Alas, as if she’s the only one.
I have a weakness. A weakness I often neglect and don’t acknowledge or allow myself to forget.
I wouldn’t call it a downfall. In more ways than one, it’s a blessing. One I wouldn’t give up for the world. You see, my heart explodes the moment I receive the attention of a child or children. They leave me bruised and ruin by the simplicity of their hearts, minds and souls.
On many occasions, I’ve found myself furious and in pain. Sometimes, I think I pull myself away from working with children because their parents aggravate me.
Dear parents – your children can feel loneliness, the weight of disappointment, hurt. They too have feelings. Although, young and seemingly ignorant, they are not. Do you know, all their actions reflect you? Their first observance and studying of another person (other than themselves) is you, mom and dad. They watch and then take action. If they yell, it’s because they saw you raise your ignorant voice.
And so, when she heard the words, “Christiana, ready to go?”
“Yeah,” she came running back into the room with tears.
She might have been driving me to craziness, but her tears weighed down my heart. I’d go crazy just to unburden this little five-year old.
“Don’t go, don’t go, don’t go,” she said, her eyes shined from her tears.
I pulled her near. Brushed her long hair behind her shoulders and squeezed her.
“I don’t want to play on my own again,” she muffled out.
“Shhh,” I soothed her. “I have to, but we’ll play again. When you come back, okay?”
She didn’t want to listen. She continued to disagree and cry. I learned (as I should remember) tonight, you can’t really reason with five-year olds. They don’t really care for logic.
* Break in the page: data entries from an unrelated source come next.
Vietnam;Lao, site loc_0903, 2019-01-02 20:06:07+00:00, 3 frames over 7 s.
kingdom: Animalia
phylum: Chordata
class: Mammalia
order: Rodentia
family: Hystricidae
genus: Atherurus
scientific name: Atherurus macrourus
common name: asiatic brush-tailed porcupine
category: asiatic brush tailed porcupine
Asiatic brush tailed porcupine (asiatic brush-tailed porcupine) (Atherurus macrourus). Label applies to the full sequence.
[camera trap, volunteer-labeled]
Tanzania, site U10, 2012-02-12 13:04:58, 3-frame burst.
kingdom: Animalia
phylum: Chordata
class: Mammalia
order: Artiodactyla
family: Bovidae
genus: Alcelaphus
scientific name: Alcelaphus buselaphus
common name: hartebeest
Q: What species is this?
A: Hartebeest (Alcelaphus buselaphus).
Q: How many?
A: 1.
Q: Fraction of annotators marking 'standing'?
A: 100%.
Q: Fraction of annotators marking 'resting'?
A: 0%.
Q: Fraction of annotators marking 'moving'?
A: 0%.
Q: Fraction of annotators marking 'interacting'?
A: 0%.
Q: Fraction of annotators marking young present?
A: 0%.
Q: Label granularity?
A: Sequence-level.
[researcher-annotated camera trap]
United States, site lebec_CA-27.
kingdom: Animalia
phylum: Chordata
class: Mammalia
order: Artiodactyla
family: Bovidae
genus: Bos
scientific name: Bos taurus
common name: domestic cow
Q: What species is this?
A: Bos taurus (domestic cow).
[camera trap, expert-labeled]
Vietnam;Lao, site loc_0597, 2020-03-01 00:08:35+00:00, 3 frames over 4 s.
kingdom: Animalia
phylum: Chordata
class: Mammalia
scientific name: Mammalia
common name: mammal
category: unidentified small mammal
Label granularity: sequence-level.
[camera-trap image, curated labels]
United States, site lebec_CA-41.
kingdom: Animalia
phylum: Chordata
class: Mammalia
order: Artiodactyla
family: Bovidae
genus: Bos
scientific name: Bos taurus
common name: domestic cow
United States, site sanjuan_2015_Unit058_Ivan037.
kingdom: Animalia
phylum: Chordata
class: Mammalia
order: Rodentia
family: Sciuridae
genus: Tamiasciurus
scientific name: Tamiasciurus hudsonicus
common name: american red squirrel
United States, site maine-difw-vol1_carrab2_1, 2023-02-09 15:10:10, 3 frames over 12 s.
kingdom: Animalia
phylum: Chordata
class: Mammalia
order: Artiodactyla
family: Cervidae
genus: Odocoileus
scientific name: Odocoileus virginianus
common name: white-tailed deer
“What’s going on?” Her grandma came in the room and I knew this wasn’t going to be good. I didn’t want to say anything, but of course I did.
“She just doesn’t want me to go…” I spoke, quietly – still holding her close.
“Look,” her voice raised immediately and I wanted to close the young one’s ears. There was no reason for her to be yelled at for nothing she had done or said was wrong. She just didn’t want to be alone – to play alone. “Christiana’s mom wants her too. You can’t be the only one who has her. What are those tears for? Stop.” Pause. The grandma turned to get pajamas out of the shelf. “Now, let’s get you changed.”
Meanwhile, as her grandma spoke, the little one rubbed her eyes dry. Sucking up her upset feelings. Refusing to let another tear flow. Keeping herself from showing her true emotions. I secretly wondered how many times she’d been scolded for reasonable tears. For tears, any human being would shed.
The older woman left.
She moved to the bed and got her pajamas.
“Hey, it’s okay to cry,” I told her.
Before I left that house, I gave her a kiss and told her I love her. If a hug could solve all problems, I wish mine had.
I realized a truth – children are capable of the same emotion as I am. She could feel the deep root of loneliness and crave the present of another person. Each human needs attention, needs love.
I’m so terrified of one day having the blessing of bearing and/or raising my own children. For, I am driven by emotions of distress and love for children who I may only see once. And thinking of having my own, I’m not sure how my heart will bear.